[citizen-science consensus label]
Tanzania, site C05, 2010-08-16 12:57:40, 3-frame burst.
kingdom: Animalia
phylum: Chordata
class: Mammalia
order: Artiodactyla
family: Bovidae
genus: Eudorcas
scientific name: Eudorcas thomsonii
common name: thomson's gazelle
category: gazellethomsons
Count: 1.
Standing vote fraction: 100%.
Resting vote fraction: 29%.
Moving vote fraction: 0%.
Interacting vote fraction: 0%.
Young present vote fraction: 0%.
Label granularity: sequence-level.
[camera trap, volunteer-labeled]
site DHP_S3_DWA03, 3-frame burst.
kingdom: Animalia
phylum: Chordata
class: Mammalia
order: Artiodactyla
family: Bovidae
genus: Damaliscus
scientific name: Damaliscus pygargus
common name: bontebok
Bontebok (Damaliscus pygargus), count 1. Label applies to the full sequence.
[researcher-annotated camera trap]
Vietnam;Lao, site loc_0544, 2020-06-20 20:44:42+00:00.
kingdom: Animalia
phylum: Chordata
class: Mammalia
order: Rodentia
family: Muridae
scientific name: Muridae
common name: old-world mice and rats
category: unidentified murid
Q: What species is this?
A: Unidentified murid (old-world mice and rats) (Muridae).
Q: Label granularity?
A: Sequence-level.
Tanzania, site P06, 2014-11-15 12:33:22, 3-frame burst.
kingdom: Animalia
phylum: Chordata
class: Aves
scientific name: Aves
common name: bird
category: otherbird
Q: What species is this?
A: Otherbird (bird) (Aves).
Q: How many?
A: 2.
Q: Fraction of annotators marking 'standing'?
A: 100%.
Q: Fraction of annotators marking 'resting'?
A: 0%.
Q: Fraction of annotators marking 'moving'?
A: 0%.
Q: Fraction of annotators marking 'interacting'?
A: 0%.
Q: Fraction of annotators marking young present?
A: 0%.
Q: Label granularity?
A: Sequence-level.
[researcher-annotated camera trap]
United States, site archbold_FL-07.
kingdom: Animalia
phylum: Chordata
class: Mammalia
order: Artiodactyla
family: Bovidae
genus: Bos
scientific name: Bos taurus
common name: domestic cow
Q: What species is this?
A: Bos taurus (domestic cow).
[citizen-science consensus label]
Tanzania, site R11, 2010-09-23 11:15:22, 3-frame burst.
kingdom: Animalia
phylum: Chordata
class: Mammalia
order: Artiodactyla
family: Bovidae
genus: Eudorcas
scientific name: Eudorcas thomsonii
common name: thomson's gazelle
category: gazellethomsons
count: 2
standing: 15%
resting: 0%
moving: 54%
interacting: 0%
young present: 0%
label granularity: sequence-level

> What is expected
Your task is to copy each line of the material that contains the word "vote".

> Solution for this task
Standing vote fraction: 100%.
Resting vote fraction: 29%.
Moving vote fraction: 0%.
Interacting vote fraction: 0%.
Young present vote fraction: 0%.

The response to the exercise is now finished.